* _Work instruction_
Show every line of the data that includes the word "United".

Collected data
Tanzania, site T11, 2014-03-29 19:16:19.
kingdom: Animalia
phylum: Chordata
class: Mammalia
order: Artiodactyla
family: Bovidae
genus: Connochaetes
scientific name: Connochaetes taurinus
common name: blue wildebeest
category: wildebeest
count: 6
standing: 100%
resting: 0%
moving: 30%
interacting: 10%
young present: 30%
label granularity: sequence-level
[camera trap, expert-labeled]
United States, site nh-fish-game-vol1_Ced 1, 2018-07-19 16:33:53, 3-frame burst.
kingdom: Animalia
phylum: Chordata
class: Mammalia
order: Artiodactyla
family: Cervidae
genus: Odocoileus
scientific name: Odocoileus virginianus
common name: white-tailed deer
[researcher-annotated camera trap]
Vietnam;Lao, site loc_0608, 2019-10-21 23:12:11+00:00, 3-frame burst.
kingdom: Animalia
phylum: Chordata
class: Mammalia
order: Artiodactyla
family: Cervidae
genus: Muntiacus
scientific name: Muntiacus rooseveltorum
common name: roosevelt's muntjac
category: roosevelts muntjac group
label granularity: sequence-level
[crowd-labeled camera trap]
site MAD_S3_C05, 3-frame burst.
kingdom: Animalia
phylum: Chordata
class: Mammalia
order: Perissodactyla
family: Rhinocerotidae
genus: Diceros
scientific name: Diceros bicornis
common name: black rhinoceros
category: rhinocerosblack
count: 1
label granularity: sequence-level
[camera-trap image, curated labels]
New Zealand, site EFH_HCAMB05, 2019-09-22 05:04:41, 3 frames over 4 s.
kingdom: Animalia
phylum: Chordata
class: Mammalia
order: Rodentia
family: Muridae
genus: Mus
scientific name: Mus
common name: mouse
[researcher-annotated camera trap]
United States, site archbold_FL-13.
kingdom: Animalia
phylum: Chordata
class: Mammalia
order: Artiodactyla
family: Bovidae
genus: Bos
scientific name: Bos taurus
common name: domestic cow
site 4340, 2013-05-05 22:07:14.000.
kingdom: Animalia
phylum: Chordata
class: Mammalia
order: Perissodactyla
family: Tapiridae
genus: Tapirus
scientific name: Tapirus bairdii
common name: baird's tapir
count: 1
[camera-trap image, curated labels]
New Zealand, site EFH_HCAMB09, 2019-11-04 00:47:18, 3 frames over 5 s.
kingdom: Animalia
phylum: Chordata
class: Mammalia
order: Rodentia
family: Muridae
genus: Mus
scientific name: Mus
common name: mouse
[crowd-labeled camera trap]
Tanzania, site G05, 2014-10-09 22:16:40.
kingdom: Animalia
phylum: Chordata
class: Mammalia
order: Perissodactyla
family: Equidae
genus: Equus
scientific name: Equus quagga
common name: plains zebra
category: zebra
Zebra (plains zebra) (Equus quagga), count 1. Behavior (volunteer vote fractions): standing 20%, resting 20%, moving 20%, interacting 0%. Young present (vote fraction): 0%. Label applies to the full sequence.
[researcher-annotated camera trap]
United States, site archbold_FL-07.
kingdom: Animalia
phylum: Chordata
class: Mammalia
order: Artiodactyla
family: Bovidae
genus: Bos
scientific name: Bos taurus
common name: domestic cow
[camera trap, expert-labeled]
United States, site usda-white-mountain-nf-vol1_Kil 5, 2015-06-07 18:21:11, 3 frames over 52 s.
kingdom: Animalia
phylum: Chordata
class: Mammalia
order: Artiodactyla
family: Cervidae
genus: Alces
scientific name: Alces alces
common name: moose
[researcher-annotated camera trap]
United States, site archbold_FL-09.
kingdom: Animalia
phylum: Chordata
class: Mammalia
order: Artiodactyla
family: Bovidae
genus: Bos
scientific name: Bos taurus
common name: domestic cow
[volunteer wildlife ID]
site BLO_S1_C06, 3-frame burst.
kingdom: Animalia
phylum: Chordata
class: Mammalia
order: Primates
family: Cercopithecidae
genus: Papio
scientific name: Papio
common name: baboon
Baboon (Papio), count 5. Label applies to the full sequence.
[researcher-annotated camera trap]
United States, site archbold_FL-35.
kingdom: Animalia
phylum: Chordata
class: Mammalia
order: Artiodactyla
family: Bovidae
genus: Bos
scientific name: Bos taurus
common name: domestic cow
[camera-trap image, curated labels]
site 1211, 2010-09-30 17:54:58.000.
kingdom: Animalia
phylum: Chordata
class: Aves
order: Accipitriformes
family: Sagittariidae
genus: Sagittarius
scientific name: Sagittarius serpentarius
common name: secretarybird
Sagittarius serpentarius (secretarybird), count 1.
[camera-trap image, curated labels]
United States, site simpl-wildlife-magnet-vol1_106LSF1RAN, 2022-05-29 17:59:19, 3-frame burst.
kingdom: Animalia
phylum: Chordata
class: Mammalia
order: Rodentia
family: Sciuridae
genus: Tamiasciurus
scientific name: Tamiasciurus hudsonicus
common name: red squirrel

* _Result of the exercise_
United States, site nh-fish-game-vol1_Ced 1, 2018-07-19 16:33:53, 3-frame burst.
United States, site archbold_FL-13.
United States, site archbold_FL-07.
United States, site usda-white-mountain-nf-vol1_Kil 5, 2015-06-07 18:21:11, 3 frames over 52 s.
United States, site archbold_FL-09.
United States, site archbold_FL-35.
United States, site simpl-wildlife-magnet-vol1_106LSF1RAN, 2022-05-29 17:59:19, 3-frame burst.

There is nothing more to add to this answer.